Everything you need to know about burnt sienna hair color
Want a look that’s unique and multidimensional? Then you’ll want to take a look at burnt sienna hair. If you haven’t seen this hair color, it contains auburn and gold highlights over a brown base. The look also contains hints of violet within the base.
Quite frankly, this look is best attained at a salon, due to the sheer amount of different colors going on. For one, there’s the brown-violet base, which can be hard to find in a commercial box dye. If you look for a violet-brown shade, you’re verging into fashion purple colors and burgundy shades.
On top of that, the auburn and gold highlights are very wispy and interspersed. It would take a lot of expertise with foils to get this look just right. Unless you’re very brave and resourceful with your hair dye, your best option is to pick a burnt sienna style and head to the salon.
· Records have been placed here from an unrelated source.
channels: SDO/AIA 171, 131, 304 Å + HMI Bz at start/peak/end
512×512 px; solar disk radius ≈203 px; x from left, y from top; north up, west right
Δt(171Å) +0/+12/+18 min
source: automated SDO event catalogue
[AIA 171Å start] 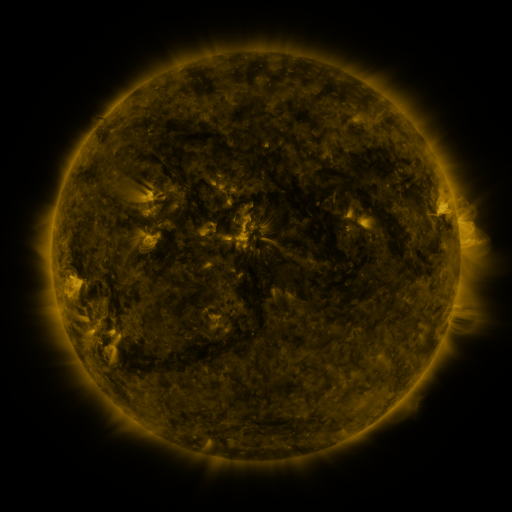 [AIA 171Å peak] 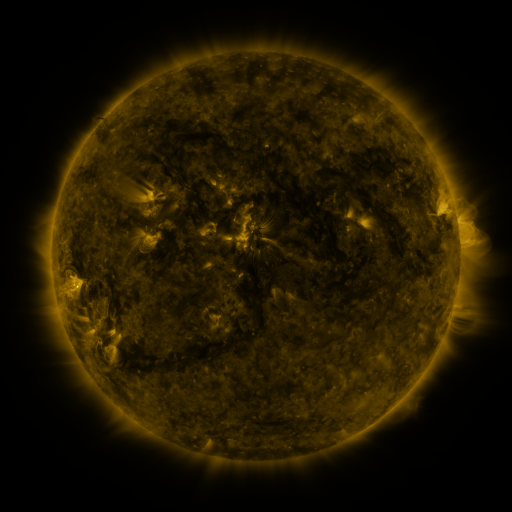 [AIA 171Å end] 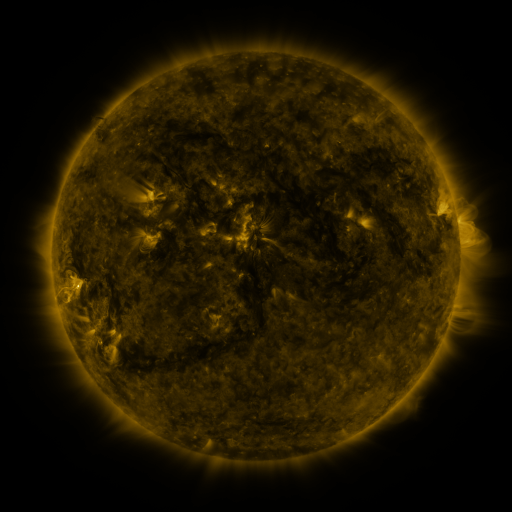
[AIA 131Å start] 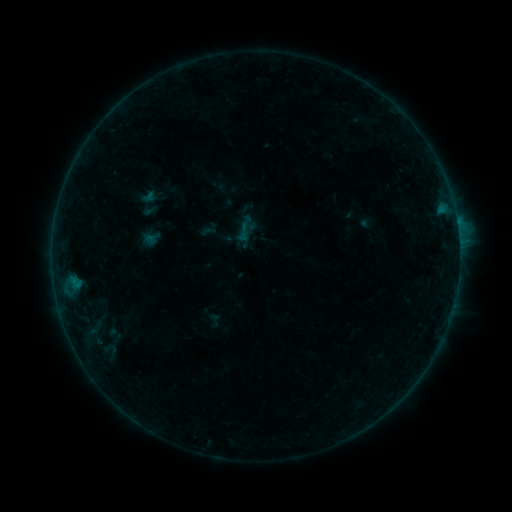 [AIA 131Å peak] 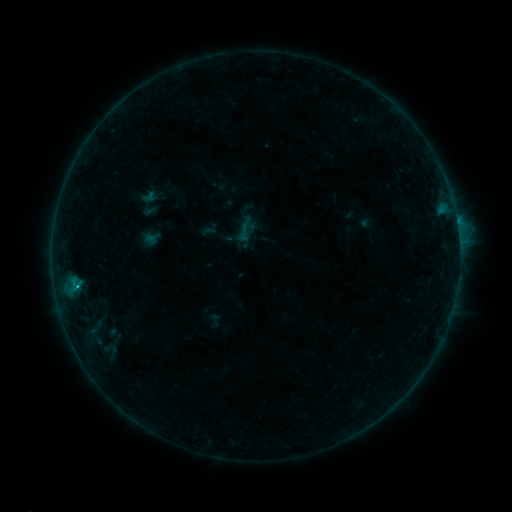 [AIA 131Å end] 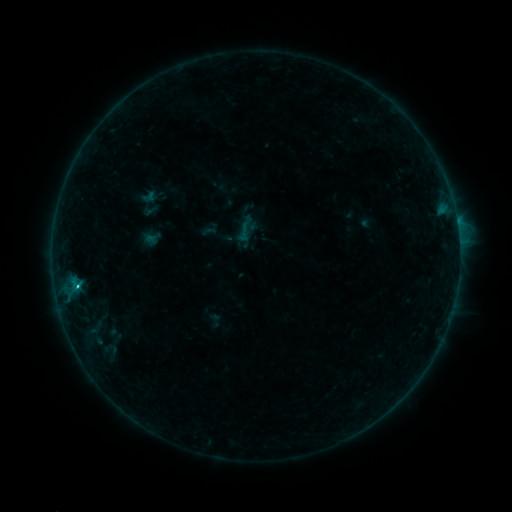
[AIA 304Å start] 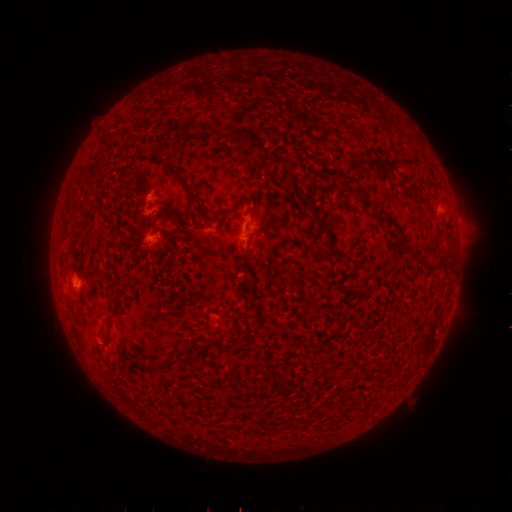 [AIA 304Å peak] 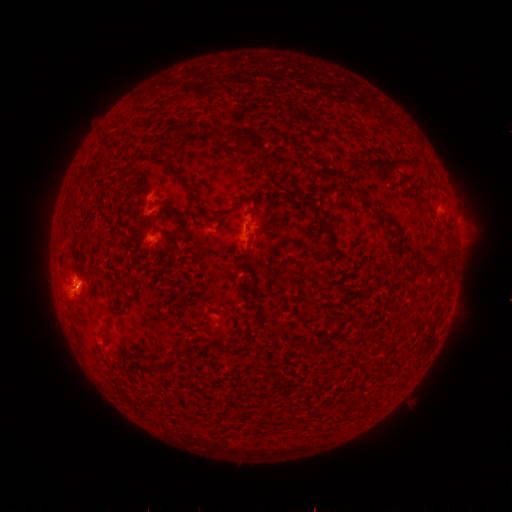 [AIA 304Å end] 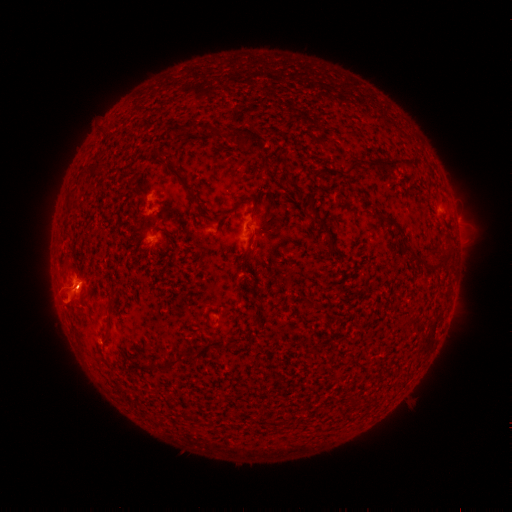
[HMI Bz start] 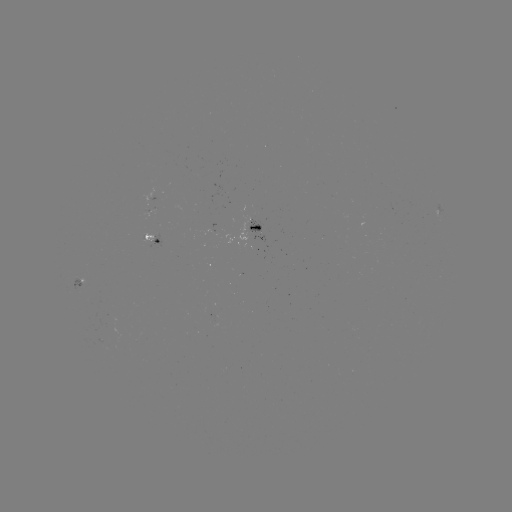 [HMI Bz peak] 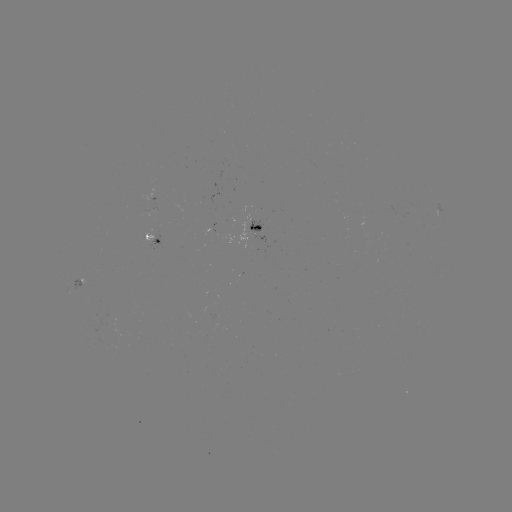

With that in mind, below are some top burnt sienna styles. Like any style, there are some truly creative takes on this look.
Basic burnt sienna
This is the most popular style that pops up when you look up burnt sienna hair. It’s the most evenly balanced of the looks, with auburn and golden highlights fairly even throughout. A violet-brown base peaks through the highlights from a bottom layer.
Frosty burnt sienna
In this look, the predominant shade is a cool, frosty blonde. Violet tones peek out from the bottom, and wisps of light-auburn show throughout. But the real eye-grabber is the chunky highlights of platinum blonde. These are interspersed in the hair very artfully, showing on just a portion of different strands. It’s common for auburn strands to lead into this cool blonde shade.
Auburn burnt sienna
On the other end is a burnt sienna that is mostly auburn. You’d actually think auburn when looking at it, if not for the chunks of violet tones here and there, along with some very subtle golden highlighting going on.
Violet burnt sienna
With this look, you get a very obvious violet base with some wispy golden and light auburn highlights throughout. Though the highlights are mostly at the bottom of the strands. The violet is also very deep in tone, deeper than the other looks. If you wanted to be brave and try this look at home, this would be the easiest style to try. You’d need a burgundy box dye as a base, along with golden and light auburn shades for highlighting. You’d need to be careful to treat the violet portion and highlighted portions separately by protecting the highlighted part with foil.
Blonde burnt sienna
This is a similar look to the frosty sienna, but the highlights are more golden. They also tend to span the length of the strand they are on.